I was teaching a yoga class recently and asked everyone how they were doing emotionally (which I ask often). As you can imagine, there were blank looks and radio silence. So I explained how I was contending with my own anger and rage. I spoke about how I’ve learned that when I experience those emotions, I no longer think something is wrong with me. I explained that I understand that after years of bypassing my truth in order to be seen as a good, agreeable, or acceptable human, those emotions pop up quickly as a reminder that I need to listen to what’s happening in my body.
The wisdom that those emotions carry is: pay attention: question what are you doing because you think you ‘need’ to; think about how you silence yourself; figure out what is needed here; pull back and don’t react – digest. I used to think that those feelings meant that whatever was causing it was wrong, they were wrong, or I was wrong.
In reality, the anger is saying “I’m scared you’re going to abandon yourself,” and if you do, “I’m scared this other person/situation will abandon you. You can replace anger with any other emotion that feels troubling, such as anxiety, discontent, withdrawing, the desire to self-isolate, aggression, control, feeling like a victim, etc.
After years of therapy I understand that the emotion means that I need to slow down, not assume someone else has bad intentions or that I’m going to get hurt. It reminds me that I need to create space around the situation/person and look at the full picture, which means I need to look at why it feels so hard for me. Question why I feel like I might abandon myself.
After confessing that experience, I went around the room again, asking the same question. Most people still weren’t willing to go into my kind of detail, and I didn’t expect them to. I had simply wanted to open up space to be real; we’d already agreed we were all there to feel better.
Many people shared genuinely and allowed themselves to feel uncomfortable. When we arrived at one man’s turn, he said he was ‘good.’ I asked if he could use another word instead of good, after a moment he responded ‘stressed.’ Wow, it’s a big jump from good to stressed.
I commented that that was an amazing share because so many of us will settle in the ‘I’m good’ category instead of speaking openly about what is genuine. Or that it’s safer to respond simply than honestly. I think a lot of people would have a hard time identifying what they’re feeling because for a lot of us, we weren’t allowed to experience our feelings growing up, we were told to behave in order to be accepted. In this sense, ’behave’ means “don’t have your own emotions, just do what the people (adults) around you want you to do.” As adults we carry that message, and we expect that of ourselves and each other. You’re not allowed to feel, you have to stuff feelings away to be able to fit in.
Feeling is part of being you. We live in a society that projects constant images of perfection, which means it’s hard to be real because we genuinely know that being honest can put us in a precarious position.
Yet the question I ask myself is “What do I want the future to look like?” My answer is a kinder and more honest world: messy, not perfect. Messy doesn’t mean more conflict or people not taking responsibility for themselves, it’s just the opposite. If we’re brave enough to address ourselves with honesty, we are able to take responsibility for how we’re feeling. We stop projecting our pains outward and we stop blaming and shaming. That creates more peace for ourselves and others.
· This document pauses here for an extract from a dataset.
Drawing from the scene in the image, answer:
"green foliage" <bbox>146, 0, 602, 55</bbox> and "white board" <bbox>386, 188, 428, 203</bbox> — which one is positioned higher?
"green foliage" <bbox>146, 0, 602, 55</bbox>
Perhaps trying to understand what you feel is your most profound and radical act. For most of us (if not all of us) this is activism, this is the first step to changing the world, this is love and kindness.
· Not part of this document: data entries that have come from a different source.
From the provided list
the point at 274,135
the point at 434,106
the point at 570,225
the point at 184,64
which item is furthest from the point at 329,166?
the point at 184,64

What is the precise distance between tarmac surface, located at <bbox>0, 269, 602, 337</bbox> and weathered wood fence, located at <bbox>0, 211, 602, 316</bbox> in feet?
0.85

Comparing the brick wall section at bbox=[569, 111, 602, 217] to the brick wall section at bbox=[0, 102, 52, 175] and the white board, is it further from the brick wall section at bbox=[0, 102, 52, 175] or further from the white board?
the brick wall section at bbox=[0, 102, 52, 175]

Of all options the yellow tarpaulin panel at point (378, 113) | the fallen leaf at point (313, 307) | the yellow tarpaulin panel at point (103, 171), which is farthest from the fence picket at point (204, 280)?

Maybe telling a group of strangers how you’re feeling feels stupid or scary, but just look at any recovery groups: the one thing they all have in common is that they ask a group of strangers to talk about the darkest parts of themselves. You know what happens here: they’re accepted for their honesty. They develop comfort and trust with others, and they grow.
You might not want to confess your shadows to strangers, but what if you confessed them to someone you know? If speaking truth to the people around you doesn’t feel safe, start with a counselor or therapist.
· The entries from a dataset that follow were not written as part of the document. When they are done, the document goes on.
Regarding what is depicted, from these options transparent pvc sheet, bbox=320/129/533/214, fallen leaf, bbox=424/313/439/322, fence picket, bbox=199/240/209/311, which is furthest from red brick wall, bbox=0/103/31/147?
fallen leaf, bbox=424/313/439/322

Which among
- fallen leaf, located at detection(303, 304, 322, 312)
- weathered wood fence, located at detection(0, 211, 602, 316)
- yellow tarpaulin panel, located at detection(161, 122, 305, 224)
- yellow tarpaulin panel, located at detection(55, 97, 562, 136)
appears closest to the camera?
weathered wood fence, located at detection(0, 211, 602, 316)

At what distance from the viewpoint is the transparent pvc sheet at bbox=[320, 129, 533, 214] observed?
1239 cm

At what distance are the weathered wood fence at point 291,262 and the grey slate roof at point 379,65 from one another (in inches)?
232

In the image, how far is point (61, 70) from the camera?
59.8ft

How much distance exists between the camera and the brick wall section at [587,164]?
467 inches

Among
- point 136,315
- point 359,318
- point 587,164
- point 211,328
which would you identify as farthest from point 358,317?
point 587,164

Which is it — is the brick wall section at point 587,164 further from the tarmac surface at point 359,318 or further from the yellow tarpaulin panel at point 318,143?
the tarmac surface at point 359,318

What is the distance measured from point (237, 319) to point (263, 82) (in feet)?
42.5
Confessing the anger and rage I’d been contending with in front of my class was cathartic, and I hadn’t intended it to be. But it provided immense relief from my hard emotions and ruminating thoughts. I was able to process, hear myself, and feel like the emotions weren’t going to consume me into my own darkness.
Maybe saying “I’m good” is camouflage, perhaps it’s protective, and other times it’s just how you are.